Mesmo com os dados fakes, no dia 30 de dezembro de 2024, o Ministério do Esporte assinou o Termo de Fomento nº 727/2024 com a Associação Moriá para a execução dessa emenda.
Veja quem enviou emenda para o projeto gamer no DF, entre 2023 e 2024:
- deputado federal Fred Linhares (Republicanos): R$ 27,6 milhões;
- senador Izalci Lucas (PL): R$ 15,5 milhões;
- deputada federal Bia Kicis (PL): R$ 1,5 milhão;
- deputado federal Julio Cesar (Republicanos): R$ 800 mil; e
- deputada distrital Paula Belmonte (Cidadania): R$ 500 mil.
Questionada pelo Metrópoles sobre a falsa parceria com a Secretaria de Educação do DF informada pela Associação Moriá para desenvolver o projeto gamer, o Ministério do Esporte alegou que o projeto ainda será estruturado, após a liberação da primeira parcela dos R$ 37,9 milhões.
“Para liberações subsequentes, a entidade deverá comprovar a execução física e financeira da estruturação mediante a apresentação de registros fotográficos dos materiais adquiridos, das estruturas e do espaço físico dos núcleos ou dos locais onde serão realizados os eventos”, informou.
Segundo o Ministério do Esporte, a responsabilidade pela veracidade das informações apresentada pela ONG é da própria entidade.

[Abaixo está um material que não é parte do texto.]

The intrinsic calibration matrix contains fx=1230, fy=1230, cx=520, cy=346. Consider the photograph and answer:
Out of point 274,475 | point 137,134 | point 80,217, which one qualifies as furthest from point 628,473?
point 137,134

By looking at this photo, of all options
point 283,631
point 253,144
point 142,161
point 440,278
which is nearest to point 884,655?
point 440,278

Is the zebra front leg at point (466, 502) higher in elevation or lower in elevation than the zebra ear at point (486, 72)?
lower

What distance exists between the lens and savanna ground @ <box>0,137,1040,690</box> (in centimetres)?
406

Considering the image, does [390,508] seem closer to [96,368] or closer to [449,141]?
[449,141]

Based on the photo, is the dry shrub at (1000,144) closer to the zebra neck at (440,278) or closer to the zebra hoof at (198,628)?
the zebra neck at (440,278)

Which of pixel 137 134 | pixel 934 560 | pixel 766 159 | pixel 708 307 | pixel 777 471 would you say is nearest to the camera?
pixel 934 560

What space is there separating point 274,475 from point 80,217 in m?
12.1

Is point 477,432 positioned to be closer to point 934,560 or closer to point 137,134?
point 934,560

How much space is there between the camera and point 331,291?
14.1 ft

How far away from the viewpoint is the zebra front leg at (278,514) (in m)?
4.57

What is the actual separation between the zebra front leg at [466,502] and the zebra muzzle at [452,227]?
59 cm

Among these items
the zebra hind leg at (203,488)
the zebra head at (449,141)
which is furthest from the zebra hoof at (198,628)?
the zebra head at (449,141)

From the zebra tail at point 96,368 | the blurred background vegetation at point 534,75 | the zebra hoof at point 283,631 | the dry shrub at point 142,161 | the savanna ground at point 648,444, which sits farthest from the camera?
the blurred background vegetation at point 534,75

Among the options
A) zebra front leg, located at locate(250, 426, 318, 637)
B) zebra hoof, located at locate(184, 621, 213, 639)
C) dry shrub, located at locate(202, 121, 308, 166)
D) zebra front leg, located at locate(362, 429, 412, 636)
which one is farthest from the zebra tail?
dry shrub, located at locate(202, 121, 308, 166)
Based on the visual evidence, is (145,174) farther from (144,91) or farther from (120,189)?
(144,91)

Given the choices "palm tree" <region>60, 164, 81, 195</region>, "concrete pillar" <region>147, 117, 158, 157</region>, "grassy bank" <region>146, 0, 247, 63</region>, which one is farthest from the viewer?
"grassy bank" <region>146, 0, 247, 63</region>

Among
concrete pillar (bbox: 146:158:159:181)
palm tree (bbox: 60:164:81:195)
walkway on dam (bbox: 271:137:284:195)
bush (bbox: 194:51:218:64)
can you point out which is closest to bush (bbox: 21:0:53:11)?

“Reforçamos a informação de que ainda não houve repasse financeiro para o caso em concreto. E que, conforme interesse da entidade, há a possibilidade de alterações quanto ao local de execução do objeto”, declarou a pasta federal. “Importa-se evidenciar o caráter impositivo da emenda, indicada pela bancada do Distrito Federal, e que a responsabilidade pela veracidade das informações apresentadas é da entidade, o que não impede a realização de investigações e auditorias pelos respectivos órgãos competentes”, concluiu.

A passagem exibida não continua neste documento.